Edward and Jane have been moving closer and closer during the dialog.
They now toss their smokes carelessly on the floor, form a chorus line and sing, doing a high kick. The tune is “Bonnie Dundee”:

Edward and Jane:

To smoke is a joke when the joke is on us
When we’re late with the payment or late for the bus
(Jane only) When our period’s late or (Edward) we’re stood up for a date
When we lack ready cash or are left by our mate
To smoke is a joke when the joke is on us!

To smoke is a joke when the joke is on us
When the alternative is to kick up a fuss
Here in old Hong Kong where it’s accounted quite wrong
To make angry faces to sing a sad song!

O, to smoke is a joke when the joke in us
Ashes to ashes, dust unto dust
Asses and lasses like chimney sweeps must
Smoke up a smoke when the joke is on us!

Edward and Jane twirl about madly, temporily forgetting their pain and find each other looking into each others’ eyes, but of course they break out of their cinch for this is a family play and they’ve been there, done that

Edward

Been there

Jane

Done that.

Edward

Hope you don’t think I am square

Jane

No, you’re just a twat

Edward

No fair!

Jane

No, it is not you, my dear. If you were thirty years younger but you’re not, and you can jog your butt off, but the fact remains that your frame of reference, as it were, is Altamont and moon landings, and mine is Mom, doing aerobics as desperately as you to Jane Fonda in 1985, me clamoring to keep up with her in my leg warmers.

Edward

Indeed. “For life’s time’s fool, and time, which takes the survey of all the world, must have a stop”.

Jane

Oh how I love it when you quote Shakespeare, it’s so…intelligent.

Edward

Thanks.

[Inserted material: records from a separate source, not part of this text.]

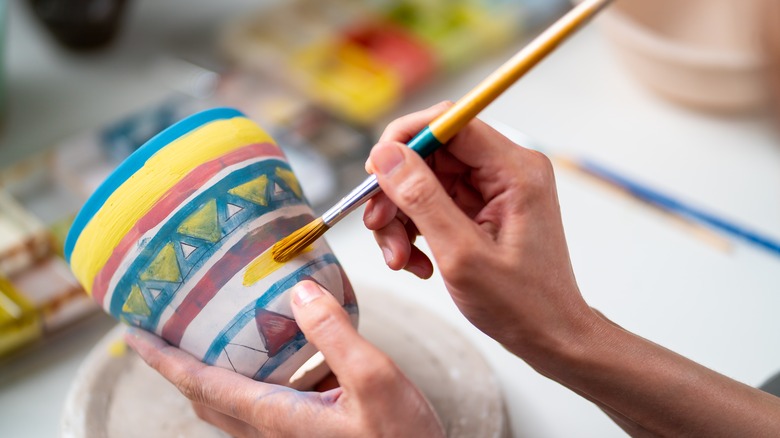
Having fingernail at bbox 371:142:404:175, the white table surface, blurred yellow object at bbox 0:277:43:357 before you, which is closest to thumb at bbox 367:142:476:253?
fingernail at bbox 371:142:404:175

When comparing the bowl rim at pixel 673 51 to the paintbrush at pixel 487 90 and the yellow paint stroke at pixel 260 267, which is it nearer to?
the paintbrush at pixel 487 90

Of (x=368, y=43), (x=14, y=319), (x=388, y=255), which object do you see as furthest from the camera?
(x=368, y=43)

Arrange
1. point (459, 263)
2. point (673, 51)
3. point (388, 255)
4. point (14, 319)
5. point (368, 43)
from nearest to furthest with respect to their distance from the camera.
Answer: point (459, 263) < point (388, 255) < point (14, 319) < point (673, 51) < point (368, 43)

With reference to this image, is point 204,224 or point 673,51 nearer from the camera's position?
point 204,224

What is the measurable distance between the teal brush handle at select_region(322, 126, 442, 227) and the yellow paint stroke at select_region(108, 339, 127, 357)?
0.24 metres

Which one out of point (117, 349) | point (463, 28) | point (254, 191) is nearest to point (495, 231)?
point (254, 191)

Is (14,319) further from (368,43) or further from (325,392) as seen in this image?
(368,43)

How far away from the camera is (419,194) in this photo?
1.43 feet

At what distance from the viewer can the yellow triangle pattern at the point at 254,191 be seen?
495 mm

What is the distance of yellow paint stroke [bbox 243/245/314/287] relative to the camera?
0.50 m

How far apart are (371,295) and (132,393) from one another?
194mm

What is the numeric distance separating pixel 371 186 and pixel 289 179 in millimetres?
77

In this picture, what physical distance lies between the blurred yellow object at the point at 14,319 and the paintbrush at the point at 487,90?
0.30 meters

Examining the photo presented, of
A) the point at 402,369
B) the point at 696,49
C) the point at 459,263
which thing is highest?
the point at 696,49
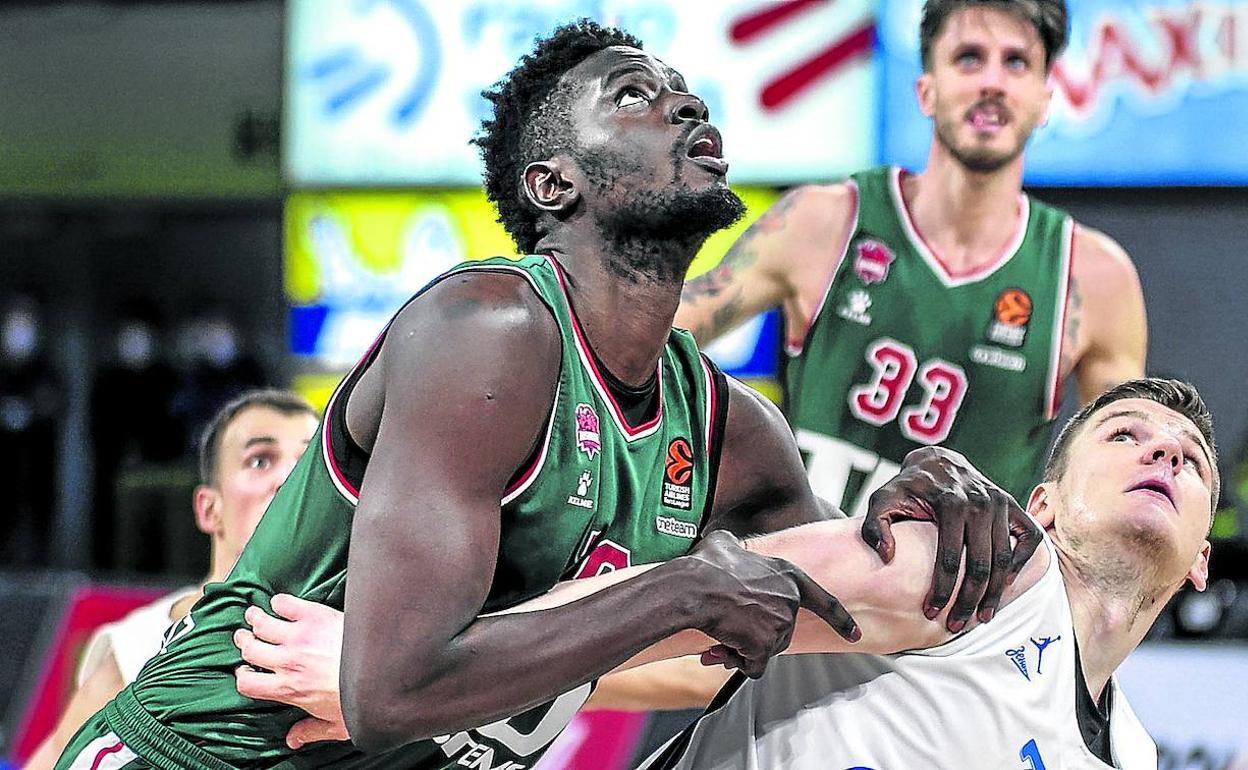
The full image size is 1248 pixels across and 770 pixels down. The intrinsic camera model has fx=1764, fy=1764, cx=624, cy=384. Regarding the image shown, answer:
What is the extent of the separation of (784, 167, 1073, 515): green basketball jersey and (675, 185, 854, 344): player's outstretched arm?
1.8 inches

We didn’t have to read him in American schools, so when I read his collected works, I didn’t have a teacher breathing down my neck. My granny gave me a book, Stories from Shakespeare, and it had the plot of each play, so I could sort of make out what was being said in the actual text.

Jane

Whereas when I did A levels I was forced by my tutor to keep rewriting my analysis of Coriolanus until it matched what he thought.

Edward

Coriolanus! O how I love that hardassed play. (Recites)

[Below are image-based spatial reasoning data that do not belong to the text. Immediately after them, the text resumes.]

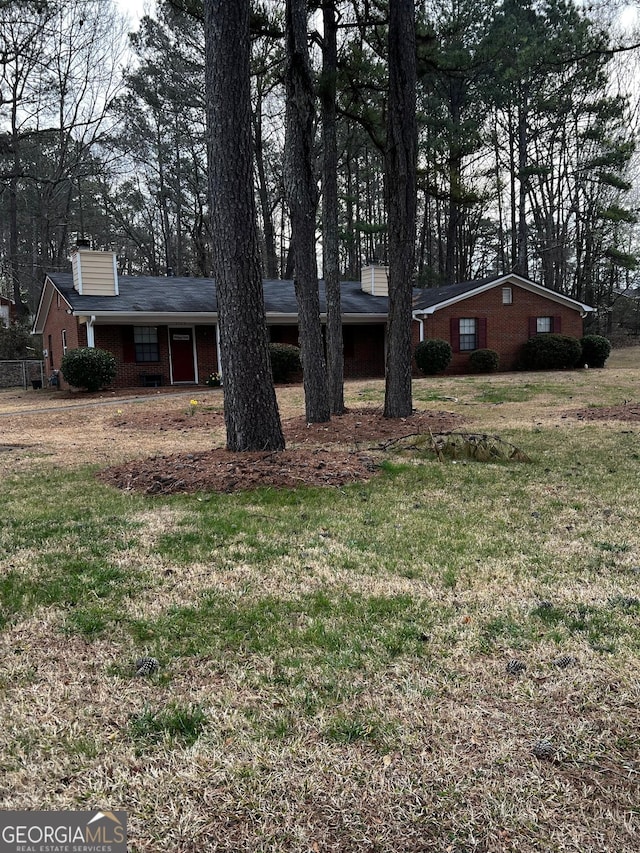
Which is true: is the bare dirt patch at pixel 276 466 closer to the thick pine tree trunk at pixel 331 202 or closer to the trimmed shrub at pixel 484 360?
the thick pine tree trunk at pixel 331 202

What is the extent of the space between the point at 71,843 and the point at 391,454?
5.56 m

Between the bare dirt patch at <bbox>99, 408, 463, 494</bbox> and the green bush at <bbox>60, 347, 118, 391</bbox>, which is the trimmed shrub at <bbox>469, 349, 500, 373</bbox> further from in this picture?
the bare dirt patch at <bbox>99, 408, 463, 494</bbox>

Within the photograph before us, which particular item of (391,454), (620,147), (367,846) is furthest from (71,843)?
(620,147)

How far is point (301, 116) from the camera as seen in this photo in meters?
8.34

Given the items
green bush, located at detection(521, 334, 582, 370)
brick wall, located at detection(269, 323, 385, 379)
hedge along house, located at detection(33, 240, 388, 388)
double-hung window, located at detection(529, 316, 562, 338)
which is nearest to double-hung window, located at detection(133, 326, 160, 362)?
hedge along house, located at detection(33, 240, 388, 388)

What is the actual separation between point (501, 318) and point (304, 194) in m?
15.8

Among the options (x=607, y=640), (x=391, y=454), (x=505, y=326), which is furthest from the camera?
(x=505, y=326)

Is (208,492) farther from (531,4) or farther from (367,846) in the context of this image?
(531,4)

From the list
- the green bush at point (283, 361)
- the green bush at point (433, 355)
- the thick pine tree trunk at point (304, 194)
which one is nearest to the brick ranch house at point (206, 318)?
the green bush at point (433, 355)

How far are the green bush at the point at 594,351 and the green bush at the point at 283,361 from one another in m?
11.7

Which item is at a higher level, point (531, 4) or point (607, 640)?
point (531, 4)

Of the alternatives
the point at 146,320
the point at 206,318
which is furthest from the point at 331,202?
the point at 146,320

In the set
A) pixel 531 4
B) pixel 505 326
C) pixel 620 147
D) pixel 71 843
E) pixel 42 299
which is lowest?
pixel 71 843

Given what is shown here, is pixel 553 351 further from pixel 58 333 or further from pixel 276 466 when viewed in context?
pixel 276 466
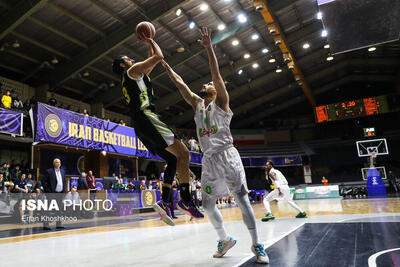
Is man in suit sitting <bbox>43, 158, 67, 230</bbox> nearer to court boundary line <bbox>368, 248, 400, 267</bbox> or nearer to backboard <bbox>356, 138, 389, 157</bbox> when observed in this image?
court boundary line <bbox>368, 248, 400, 267</bbox>

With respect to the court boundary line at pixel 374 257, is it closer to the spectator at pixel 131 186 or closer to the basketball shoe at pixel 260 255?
the basketball shoe at pixel 260 255

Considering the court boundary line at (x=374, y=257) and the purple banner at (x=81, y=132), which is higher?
the purple banner at (x=81, y=132)

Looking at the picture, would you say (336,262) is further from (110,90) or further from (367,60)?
(367,60)

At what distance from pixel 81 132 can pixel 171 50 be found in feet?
23.5

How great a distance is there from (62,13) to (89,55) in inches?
98.2

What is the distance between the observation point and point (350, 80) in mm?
29031

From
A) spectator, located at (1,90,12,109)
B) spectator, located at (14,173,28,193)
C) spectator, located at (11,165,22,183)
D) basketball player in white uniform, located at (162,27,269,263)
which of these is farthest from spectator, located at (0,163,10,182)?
basketball player in white uniform, located at (162,27,269,263)

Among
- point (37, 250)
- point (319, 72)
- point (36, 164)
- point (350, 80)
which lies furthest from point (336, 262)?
point (350, 80)

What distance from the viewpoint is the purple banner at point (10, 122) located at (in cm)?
1026

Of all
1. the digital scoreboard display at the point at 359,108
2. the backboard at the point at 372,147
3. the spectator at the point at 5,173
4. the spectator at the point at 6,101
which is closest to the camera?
the spectator at the point at 5,173

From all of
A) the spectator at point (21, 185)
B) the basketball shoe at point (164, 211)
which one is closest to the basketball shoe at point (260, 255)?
Result: the basketball shoe at point (164, 211)

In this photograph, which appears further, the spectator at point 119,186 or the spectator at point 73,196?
the spectator at point 119,186

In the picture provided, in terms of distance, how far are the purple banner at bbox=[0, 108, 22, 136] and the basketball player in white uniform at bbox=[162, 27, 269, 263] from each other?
30.5 feet

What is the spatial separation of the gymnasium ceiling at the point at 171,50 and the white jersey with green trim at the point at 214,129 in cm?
1055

You common cry of curs! whose breath I hate
As reek o’ the rotten fens, whose loves I prize
As the dead carcasses of unburied men
That do corrupt my air, I banish you;
And here remain with your uncertainty!
Let every feeble rumour shake your hearts!
Your enemies, with nodding of their plumes,
Fan you into despair! Have the power still
To banish your defenders; till at length
Your ignorance, which finds not till it feels,
Making not reservation of yourselves,
Still your own foes, deliver you as most
Abated captives to some nation
That won you without blows! Despising,
For you, the city, thus I turn my back:
There is a world elsewhere.

Jane

God I hate that play, and I hate that fucking guy. But I wrote what my tutor wanted and I am now an A level, and you’re not (playfully gives Edward a raspberry) Pffthhlt!

Edward

And here we are living on our wits
A parcel of actors, things of patches and shreds
Amusing Asians for our daily bread
Saying not what we feel, but what comes off the tops of our heads.

Jane

Raising Arizona, raising Cain,
Raising children and that is their name,
Tattoo’d on our buttock irreversibly
Damn’d if I can pay for laser surgery

Edward
Can I see?

Jane

Why certainly (undoes her trousers, lets them down just a bit)

Edward

Ah ‘tis a beauty.

Jane

Now yours may I see?

Edward

Unmark’d I am I am sorry to say

Jane

No way

Edward

Way. I could never decide what it might be
The Victory, and “kiss me, Hardy?”
The HMS Dreadful, burning in the sunset on the roads,
In the bay of Biscay when Villeneuve thought he’d get gay?
Born to lose? Born to raise hell?
USMC? No, not for me. I am an actor, not a warrior.
So I am unmarked.

Jane

A kind of virginity. If I didn’t know thee
I’d smile at your innocence, your naivety.

Edward

Smile if you must. I just never got around to it. Haven’t tried everything.

Jane

Nor I.

Edward

Some things are overrated. Like smoking.

Jane

You’re not joking. Now I feel like shit, slightly under the weather. Toasted as opposed to baked.

Edward (tenderly puts his arm around her) There there. (“Gay” voice, like Sassy Gay Friend) You’re a stupid byotch for smoking, (normal) and so am I.